Sophie Vincent, Director of IMSEE: "Be proactive"

2019 03 Sophie Vincent

Monaco Statistics (IMSEE) has a new Director as of late January : Sophie Vincent. We gained her first impressions when she succeeded Lionel Galfré, who was very successful in IMSEE since its creation in 2011.

Could you tell us briefly about your career?

After a Master in tourism and hotel management and planning, I went into law and political science. After my studies I held various positions in the vocational training sector, firstly as Youth Employment Unit manager in 2001. I then became the manager of the employment department in 2009, then deputy labour director in 2015. So I have worked a lot on social inclusion and labour law, and also on the implementation of statistics relating to the labour market.
Managing IMSEE, one of the showcases of the Administration, then seemed to me to be a very interesting development opportunity as it provides an all-round view of Monaco, ‘looking at the big picture’ and in all areas.  I am also pleased to be working with this very strong team.

Was there surprise at your arrival?

Lionel Galfré built a robust institute, enjoying an excellent image. That is not a surprise, but our statistics provide technical and scientific support to a very large public, and the use of our website, among other things, demonstrates this. IMSEE has become a reference, with a small staff: five people to date, and three being recruited. The production of IMSEE and its teams is really remarkable, I want to emphasise that. I hope we will be proactive for many studies, in all areas, to continue and enrich the work done by my predecessor.

What thrust do you want to give IMSEE? Are any new studies planned?

To support public policy, we provide statistical indicators to give a realistic view of the Principality, globally and in very specific areas.
In the medium term, we are working on a study in contact with the Committee for Promotion and Protection of Women’s Rights: domestic violence, male and female wage studies.
We will also study teenagers’ lifestyles, particularly with regard to addictions.
Another of our missions is to give a statistical culture to economic entities that hold data. In this way, in their work everyone will be aware of the importance of data, indicators, the way they are gathered and analysed.
Finally, I believe we need to strengthen the view of our work abroad: translate publications, participate in international symposia, create links with other statistics institutes.
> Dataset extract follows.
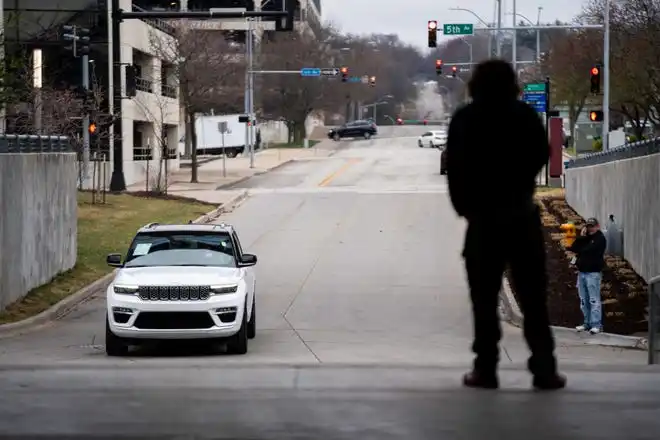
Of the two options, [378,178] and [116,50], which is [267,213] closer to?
[116,50]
The UN created World Statistics Day in 2015. In addition, the importance of data quality is highlighted constantly. Can you reassess this importance at the macroeconomic level, in  private or public areas?

Statistics now have a prominent position in governance. They provided clear, precise indicators covering all economic sectors of a country, and also aim to allow projections, notably through extrapolation.
In fact, it seems difficult to put development strategies in place if you cannot establish an objective state of play with reliable, measurable indicators, through statistics. So statistics make up the basis of elaboration for public policy.

In that respect, macroeconomic statistics can give an overview but must be coupled with microeconomic data. This combination is necessary for a clear and objective view of a situation or an economic player at a given time.

It must all be based on correctly structured, clear and reliable data. There are no good studies without good data. Henceforth, all players - whether public or private - must be made aware of the importance of having robust and good quality data.

With regard to the Finance sector, it is often said that residents have a limited percentage of their assets in Monaco. But there is nothing to prove this. Would it be possible to devise a study to validate – or invalidate – these assumptions?

To date, no such requests have been made to IMSEE, as such a study seems almost impossible to perform, given banking secrecy among other things.

The new studies IMSEE conducts are dependent on already planned studies and priorities, and are defined and validated by IMSEE’s Scientific Council. To date, no requests have been made for such a study so it has not been raised in Council.

Subject to Scientific Committee agreement and with the support, on this matter, of the Ministry of  Finance and Economy, we remain open to any support we can provide, to both private and public operators, in terms of studies and statistics related to the financial centre, on condition that they are feasible and of real interest to the Principality.